● Work required
Which lines below include the string "United"? Please show each one.

· · · · ·

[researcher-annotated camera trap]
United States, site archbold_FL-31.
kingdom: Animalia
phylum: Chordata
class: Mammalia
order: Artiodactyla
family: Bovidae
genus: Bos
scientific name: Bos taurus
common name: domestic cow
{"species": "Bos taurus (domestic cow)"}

· · · · ·

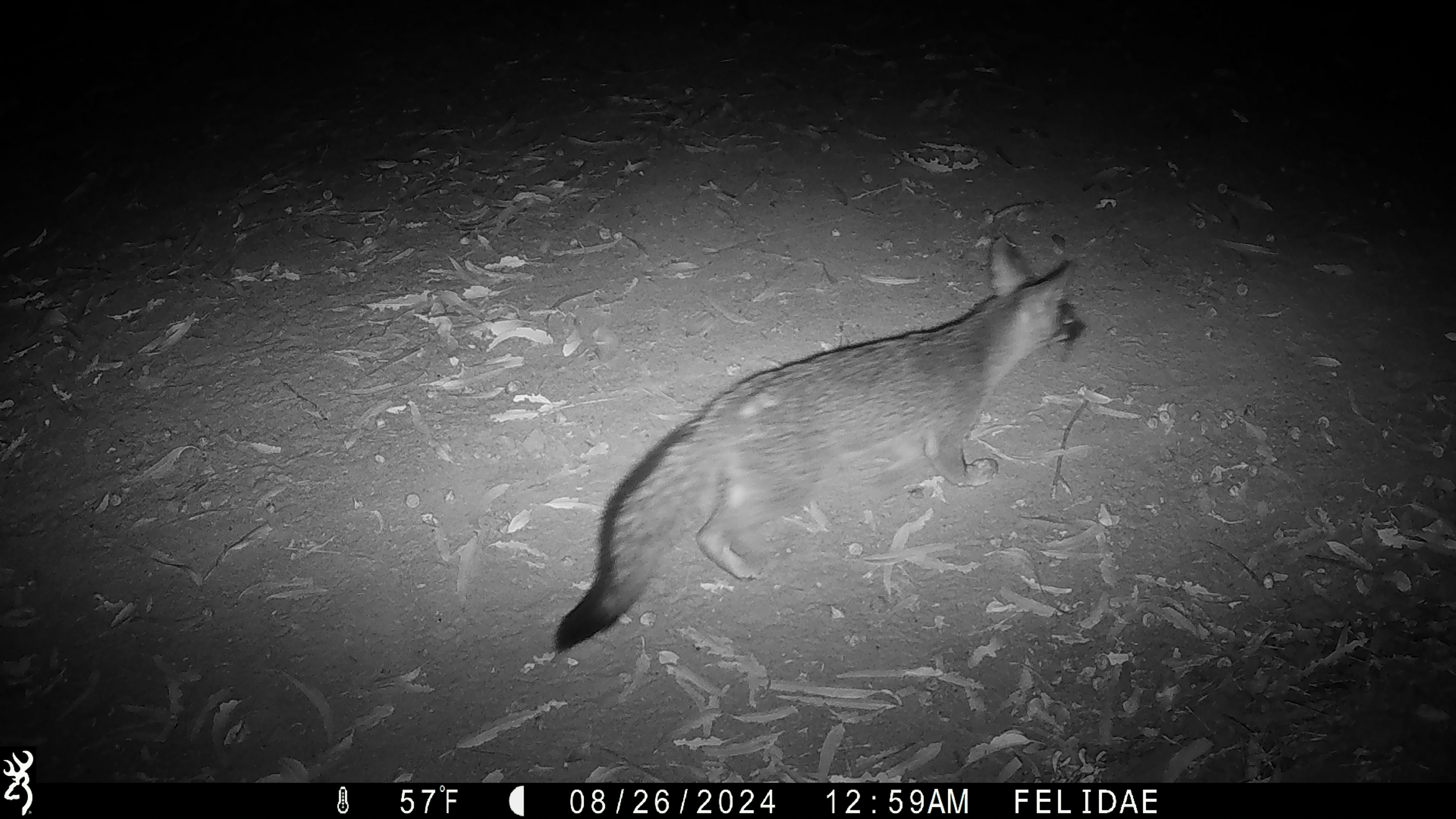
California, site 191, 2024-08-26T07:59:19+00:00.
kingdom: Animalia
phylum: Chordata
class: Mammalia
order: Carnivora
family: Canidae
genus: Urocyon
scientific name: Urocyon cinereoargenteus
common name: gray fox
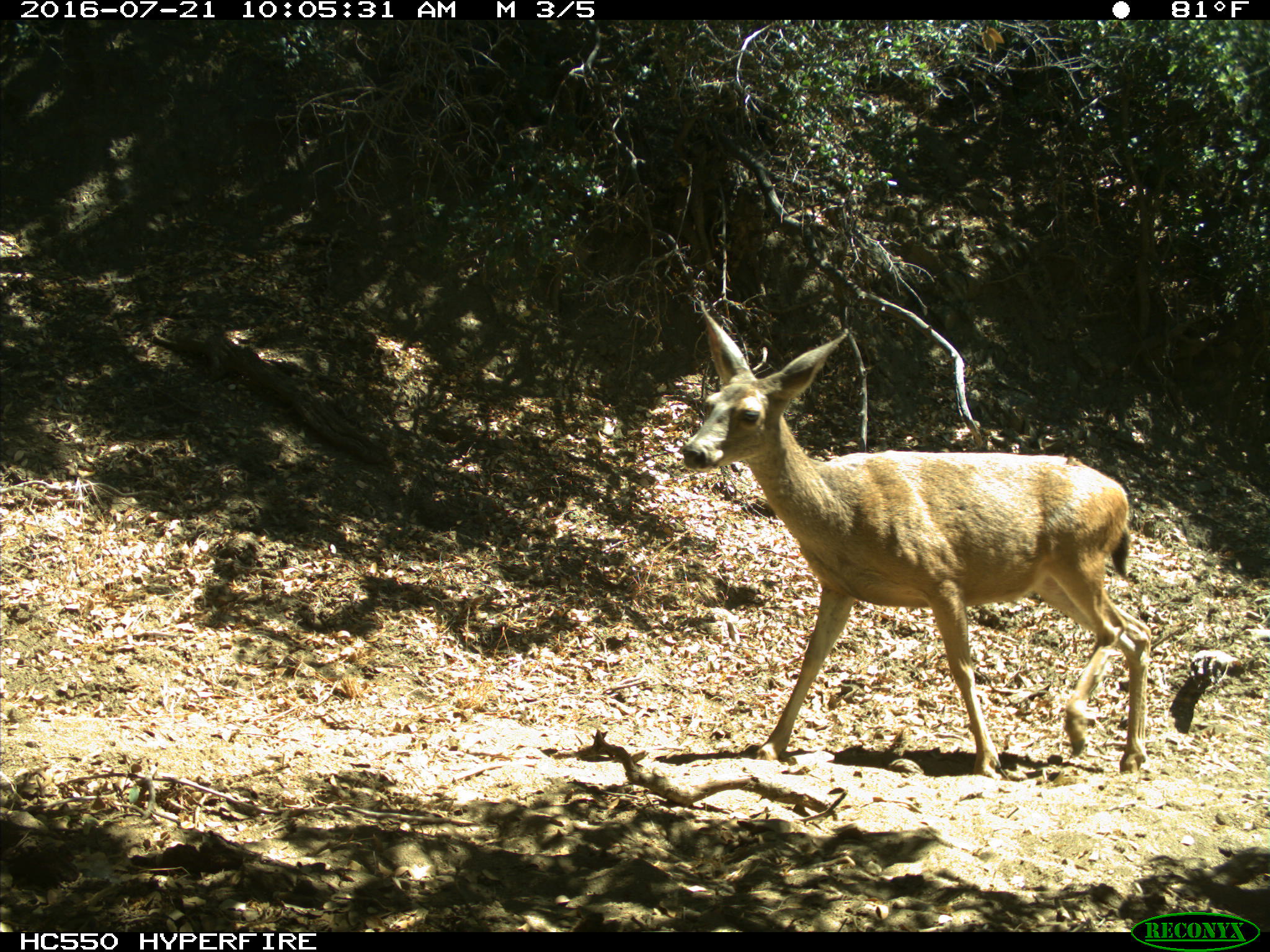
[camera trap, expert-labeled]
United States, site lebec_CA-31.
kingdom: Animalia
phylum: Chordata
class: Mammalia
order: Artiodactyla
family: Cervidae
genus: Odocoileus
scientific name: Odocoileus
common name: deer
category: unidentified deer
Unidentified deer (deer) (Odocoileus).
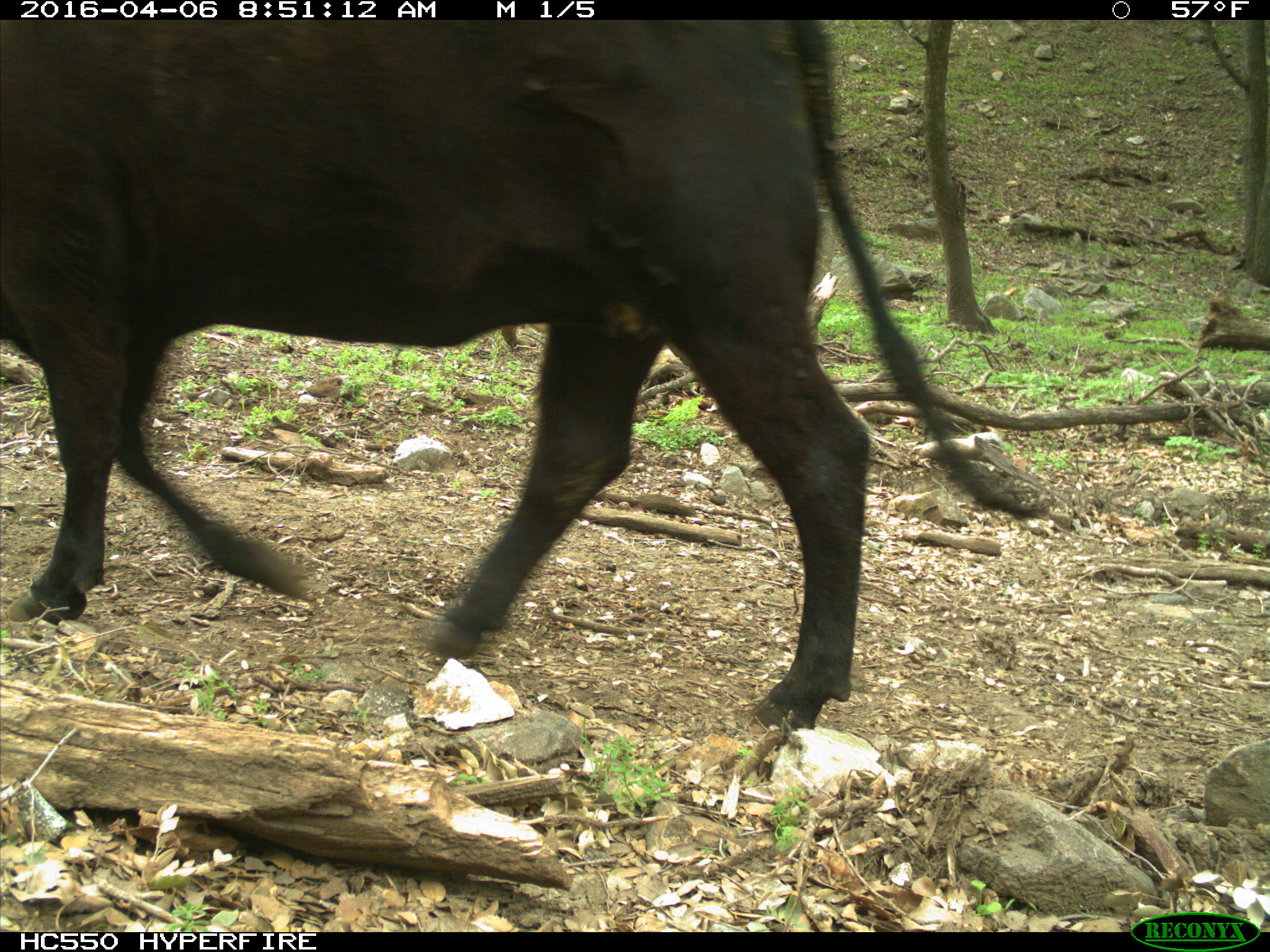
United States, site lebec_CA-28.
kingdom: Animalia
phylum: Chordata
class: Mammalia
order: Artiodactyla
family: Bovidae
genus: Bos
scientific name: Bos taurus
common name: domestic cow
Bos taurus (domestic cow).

· · · · ·

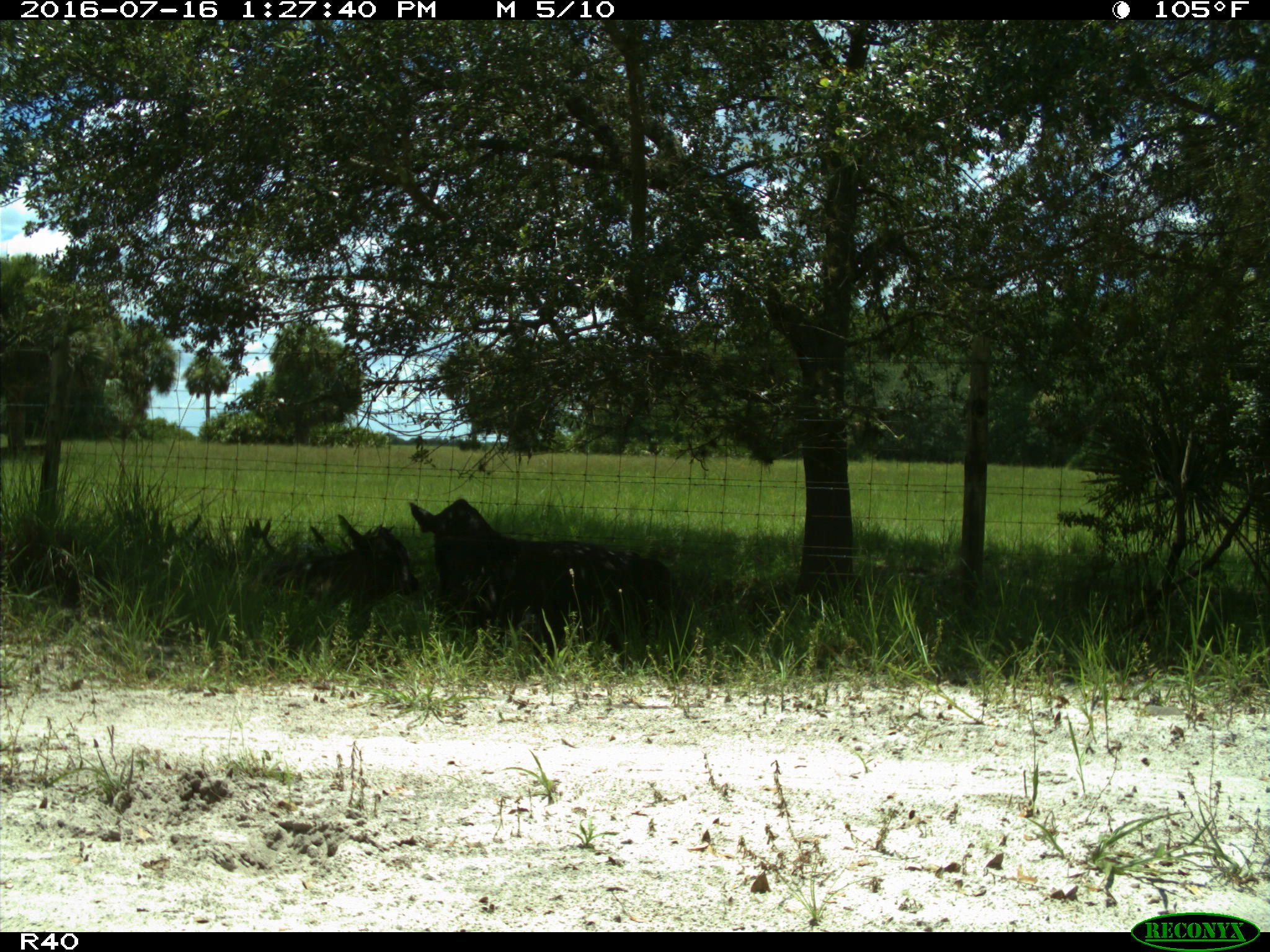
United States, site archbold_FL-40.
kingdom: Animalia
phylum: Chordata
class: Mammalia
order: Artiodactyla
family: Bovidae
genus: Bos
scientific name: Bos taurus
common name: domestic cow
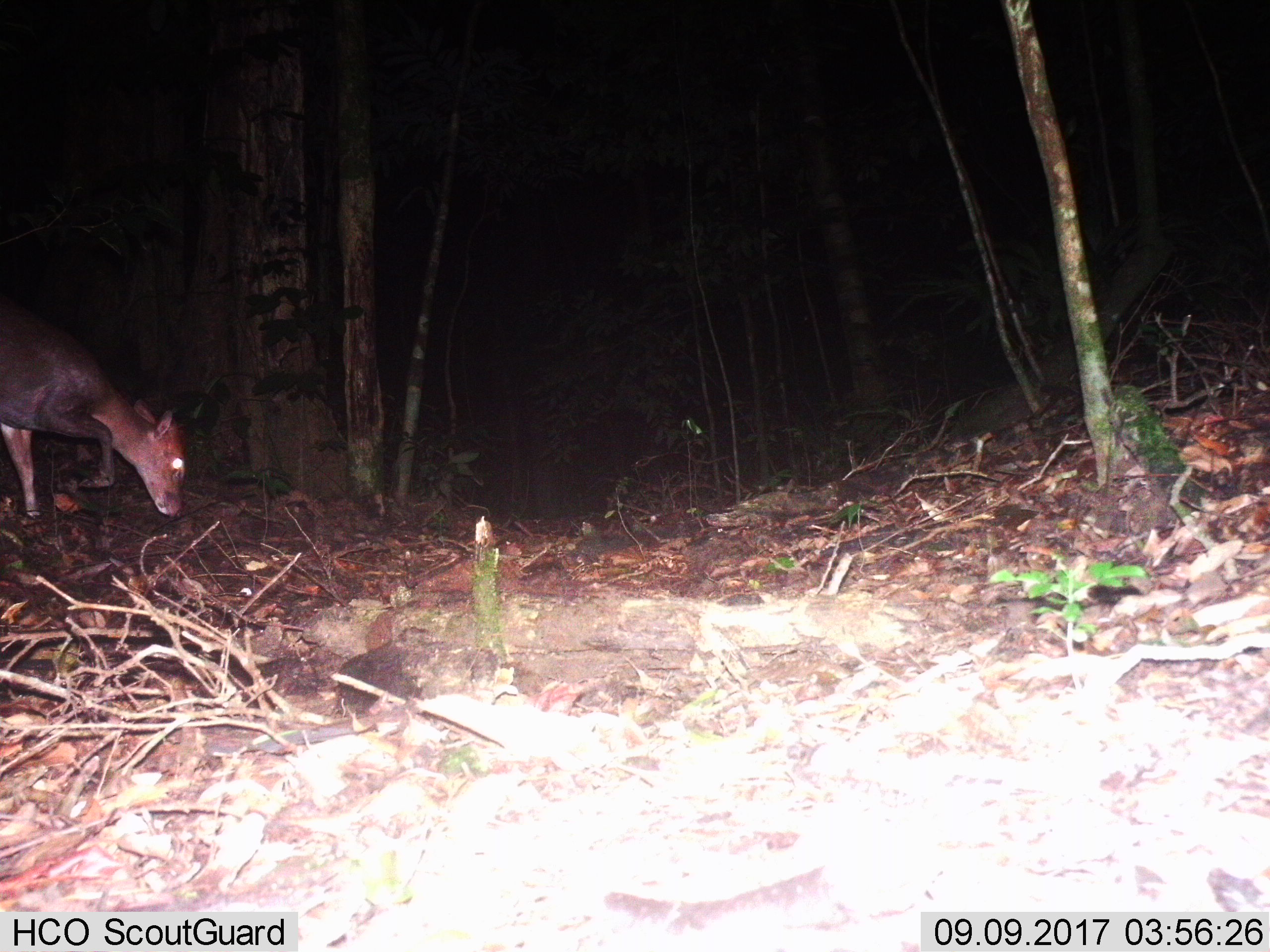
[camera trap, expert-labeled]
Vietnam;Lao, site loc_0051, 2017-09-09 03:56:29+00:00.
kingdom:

· · · · ·

● Response area
United States, site archbold_FL-31.
United States, site lebec_CA-31.
United States, site lebec_CA-28.
United States, site archbold_FL-40.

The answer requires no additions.